▶ **Texto apresentado**
━━━━━━━━━━━━━━━━

In [0]:
from pyspark.sql.functions import lit

In [0]:
# Lista de arquivos por mês
months = ["01", "02", "03", "04", "05"]
paths = [f"s3a://case-ifood-matsuura/newyork/landing/yellow_tripdata_2023-{m}.parquet" for m in months]

# Capturar o schema base
base_df = spark.read.parquet(paths[0])
base_columns = base_df.columns

# Inicializa o DataFrame com o primeiro arquivo, adicionando coluna 'file'
bronze_df = base_df.withColumn("file", lit(paths[0]))

for path in paths[1:]:
    df = spark.read.parquet(path)
    
    # Adiciona colunas ausentes
    for col in base_columns:
        if col not in df.columns:
            df = df.withColumn(col, lit(None))
    
    # Reordena as colunas
    df = df.select(base_columns)
    
    # Adiciona coluna 'file'
    df = df.withColumn("file", lit(path))
    
    # Junta ao DataFrame final
    bronze_df = bronze_df.unionByName(df, allowMissingColumns=True)

━━━━━━━━━━━━━━━━

▶ **Registros fornecidos**
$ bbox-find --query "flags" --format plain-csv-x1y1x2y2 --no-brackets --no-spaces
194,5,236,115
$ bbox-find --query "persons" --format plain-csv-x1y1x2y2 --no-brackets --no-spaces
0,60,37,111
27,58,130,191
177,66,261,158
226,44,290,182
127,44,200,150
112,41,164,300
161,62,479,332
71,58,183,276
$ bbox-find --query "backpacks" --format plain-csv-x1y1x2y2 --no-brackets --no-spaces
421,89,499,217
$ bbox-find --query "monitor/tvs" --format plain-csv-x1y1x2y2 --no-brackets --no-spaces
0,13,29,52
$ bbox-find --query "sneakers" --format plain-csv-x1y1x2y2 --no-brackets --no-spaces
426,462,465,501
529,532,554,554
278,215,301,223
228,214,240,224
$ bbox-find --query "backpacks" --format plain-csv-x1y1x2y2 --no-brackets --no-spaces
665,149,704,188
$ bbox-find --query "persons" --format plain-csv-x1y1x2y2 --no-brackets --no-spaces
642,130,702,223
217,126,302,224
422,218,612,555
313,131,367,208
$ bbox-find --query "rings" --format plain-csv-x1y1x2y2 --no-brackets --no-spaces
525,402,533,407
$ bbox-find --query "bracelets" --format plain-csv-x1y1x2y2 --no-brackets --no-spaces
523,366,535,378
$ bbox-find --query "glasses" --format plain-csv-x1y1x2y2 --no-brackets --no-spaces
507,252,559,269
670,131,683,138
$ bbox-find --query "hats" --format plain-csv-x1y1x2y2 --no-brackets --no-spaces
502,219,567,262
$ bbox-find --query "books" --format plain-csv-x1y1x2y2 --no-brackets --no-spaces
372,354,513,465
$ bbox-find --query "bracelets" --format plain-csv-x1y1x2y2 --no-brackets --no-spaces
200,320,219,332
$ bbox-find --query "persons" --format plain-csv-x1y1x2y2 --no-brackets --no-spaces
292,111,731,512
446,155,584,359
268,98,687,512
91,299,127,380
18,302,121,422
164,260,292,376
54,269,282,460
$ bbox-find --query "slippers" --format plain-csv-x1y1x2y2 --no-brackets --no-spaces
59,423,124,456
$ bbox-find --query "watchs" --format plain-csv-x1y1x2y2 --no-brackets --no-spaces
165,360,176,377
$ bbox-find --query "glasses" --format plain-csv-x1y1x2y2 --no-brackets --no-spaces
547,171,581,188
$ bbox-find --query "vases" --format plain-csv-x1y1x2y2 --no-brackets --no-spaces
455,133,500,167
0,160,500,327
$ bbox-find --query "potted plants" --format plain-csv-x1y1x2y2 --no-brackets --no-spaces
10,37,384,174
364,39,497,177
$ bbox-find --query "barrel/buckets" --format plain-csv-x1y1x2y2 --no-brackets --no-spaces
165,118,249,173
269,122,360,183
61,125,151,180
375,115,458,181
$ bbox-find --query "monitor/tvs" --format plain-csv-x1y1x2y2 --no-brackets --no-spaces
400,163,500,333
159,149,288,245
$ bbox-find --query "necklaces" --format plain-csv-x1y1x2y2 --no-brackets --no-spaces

━━━━━━━━━━━━━━━━

▶ **Instruções**
a – Redigite sem alterações a parte do código PySpark que se abre com as palavras que contêm "for path in" e se fecha com "df = df.withColumn(col, lit(None))".
b – Quais valores compõem a lista atribuída a months no código PySpark?
c – Prossiga com a escrita do código PySpark a partir da última linha apresentada.
Os registros não têm relação alguma com o código PySpark.

▶ **Respostas por tarefa**
a –
for path in paths[1:]:
    df = spark.read.parquet(path)
    
    # Adiciona colunas ausentes
    for col in base_columns:
        if col not in df.columns:
            df = df.withColumn(col, lit(None))

b – "01", "02", "03", "04" e "05".

c –
# Grava como tabela Delta
bronze_df.write.format("delta").mode("overwrite").option("path", "s3a://case-ifood-matsuura/newyork/bronze/yellow_taxi").option("mergeSchema", "true").saveAsTable("newyork.bronze.yellow_taxi")

In [0]:
bronze_df.groupBy("file").count().display()

In [0]:
df = spark.read.parquet("s3a://case-ifood-matsuura/newyork/landing/yellow_tripdata_2023-01.parquet")
df.printSchema()

In [0]:
df = spark.read.parquet("s3a://case-ifood-matsuura/newyork/landing/yellow_tripdata_2023-05.parquet")
df.printSchema()